Please continue the blog excerpt below, picking up right after its final sentence.

Document excerpt =

:::::

Bono, one of the idle and bored rich, is looking forward to a campaign of civil disobedience until all national debt in the world is forgiven. Well, all national debt for the selected countries who have trouble paying their bills now.

Bono has not announced his plans for the period when welfare states in Europe and the rest of the Western world bankrupt themselves from coddling the impoverished everywhere, but he is expected to unveil a double standard whereby those nations should be held accountable for their debts.

 
Fun With Statistics

Meanwhile, back in the Chicago Tribune, Steve Chapman comments (registration required) on President Bush's trip to Africa and wonders whether we're helping or hindering Africa's case with monetary aid. Good question. Unfortunately, he includes this interesting factoid:
    This week, he became only the third U.S. president to visit Africa in the last 25 years.
By my dead reckoning, since 1978 we have had only 5 presidents (Carter, Reagan, Bush, Clinton, Bush) serve, and of those 5, only 3 have served their complete terms. At very worst, of our last five presidents, 60% have gone to Africa. I'm not certain 60% merits an only.

 
Send an Unsolicited E-Mail, Go To Jail!

CNN reports on the latest Congressional Zero-Intolergence law, which will throw spammers in jail for up to two years for a non-violent offense. That's right. Send an unsolicited e-mail to someone, go to JAIL! I'll have to watch my step when it's time to send out next year's Atari Party invitations.

The story says:
    The bill also won praise from law-enforcement officials, who said spammers who now shrug off civil penalties as a cost of doing business may think twice when faced with a jail sentence of up to two years.

    "We believe criminal sanctions will make a big difference in Virginia," Virginia Attorney General Jerry Kilgore told the House subcommittee on crime.
  1. How many spammers have been identified and penalized civilly? Not many, but hey, if you're going to fire aimlessly and not hit anything, it's best to have a full quiver of punishment arrows so you can just keep firing.

  2. "law enforcement officials"? But Jerry Kilgore is an elected politician, undoubtedly only stopping by the Attorney General's office on his way to bigger and better elected offices.
Undoubtedly, unsolicited e-mail is annoying, but it's a stupid target for legislation and law enforcement with the current state of deficits and the continued existence of violent crime which, you know, actually hurts people.

Wednesday, July 09, 2003
 
My Kind of Month

According to the Onion today:
    Shape Magazine Declares July 'Let Yourself Go' Month

    WOODLAND HILLS, CA—Shape, the women's fitness magazine, has officially declared July "Let Yourself Go" Month. "You've toned those abs and burned the flab in time for bikini season... Now it's time for a meatball sandwich," wrote Shape editor-in-chief Barbara Harris in her 'From The Editor' column. "Come on, live a little. Don't be a tight-ass with a tight ass. Eat, lounge, and slouch your way to a happier, more satisfied you." Features in the issue include "Girth Equals Mirth: Six Sure-Fire Techniques For Broadening That Belly," "Wrinkles: The More You Have, The More You've Lived," and "Reduce Unwanted Stress By Not Giving A Fuck."

:::::

Information supplied =
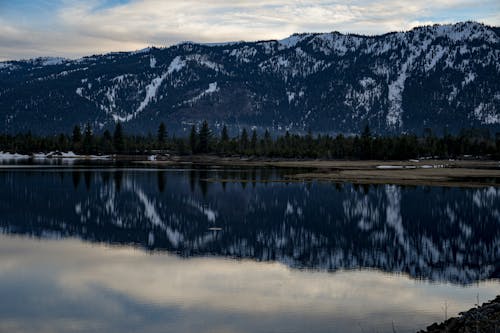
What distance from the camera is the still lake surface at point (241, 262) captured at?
75.7ft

:::::

Output for this exercise =
By reprinting this, I realize I have just become an R-rated blog. Sorry, Ms. Igert. But look on the bright side. Apparently, the Onion uses American rules for putting commas in quotes even when the commas don't appear in the article titles, unlike certain stubborn son-in-laws.

 
Drugs Destroy Individuals; the Drug War Destroys Neighborhoods

An op-ed piece in the Washington Post, written by a former police officer, argues that as long as drugs are prohibited, neighborhoods will be torn up and will occasionally riot against police.

He's right, of course, but we're a long way from any repeals at this point, I fear.

Tuesday, July 08, 2003
 
Big Bucks, Big Bucks, No Whammies, STOP!

It's true, honey. In 1984, a guy playing the television game show Press Your Luck won over $100,000 in an hour by memorizing where the Whammies displayed on the game board. If you don't believe your esteemed spouse, check out the Snopes page that tells the whole story.

 
IO Error

Best of the Web Today links to a press release announcing a study by the Cato Institute. The report's entitled Economic Freedom of the World: 2003 Annual Report, and the press release summarizes the report with the headline Report: Wealthiest Nations Have Freest Economies.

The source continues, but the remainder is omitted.